§ **INFORMATION SHOWN**:
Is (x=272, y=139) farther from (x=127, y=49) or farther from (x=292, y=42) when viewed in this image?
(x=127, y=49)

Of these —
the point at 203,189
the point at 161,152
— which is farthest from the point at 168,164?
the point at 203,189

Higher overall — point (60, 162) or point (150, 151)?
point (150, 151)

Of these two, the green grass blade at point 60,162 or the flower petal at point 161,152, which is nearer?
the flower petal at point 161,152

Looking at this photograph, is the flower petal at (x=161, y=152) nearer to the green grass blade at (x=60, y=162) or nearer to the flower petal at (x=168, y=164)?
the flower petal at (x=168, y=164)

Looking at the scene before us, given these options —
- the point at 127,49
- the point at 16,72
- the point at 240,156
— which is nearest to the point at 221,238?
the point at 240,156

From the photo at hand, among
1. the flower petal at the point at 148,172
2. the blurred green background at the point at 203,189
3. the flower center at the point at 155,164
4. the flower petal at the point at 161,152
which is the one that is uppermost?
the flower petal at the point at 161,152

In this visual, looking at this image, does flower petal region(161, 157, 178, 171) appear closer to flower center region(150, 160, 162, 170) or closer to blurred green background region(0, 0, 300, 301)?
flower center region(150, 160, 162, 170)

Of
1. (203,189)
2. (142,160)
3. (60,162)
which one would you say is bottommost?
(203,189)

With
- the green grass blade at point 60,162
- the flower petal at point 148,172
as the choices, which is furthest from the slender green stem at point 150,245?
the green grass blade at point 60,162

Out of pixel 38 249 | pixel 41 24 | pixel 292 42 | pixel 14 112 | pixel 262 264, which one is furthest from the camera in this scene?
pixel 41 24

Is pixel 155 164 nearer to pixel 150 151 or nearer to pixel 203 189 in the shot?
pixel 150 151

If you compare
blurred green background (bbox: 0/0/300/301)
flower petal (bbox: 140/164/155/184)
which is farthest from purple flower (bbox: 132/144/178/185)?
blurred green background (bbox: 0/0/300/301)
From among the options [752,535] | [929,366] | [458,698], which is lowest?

§ **EXERCISE GOAL**:
Count how many lines above contain the string "blurred". Give only the number.

§ **REPLY**:
4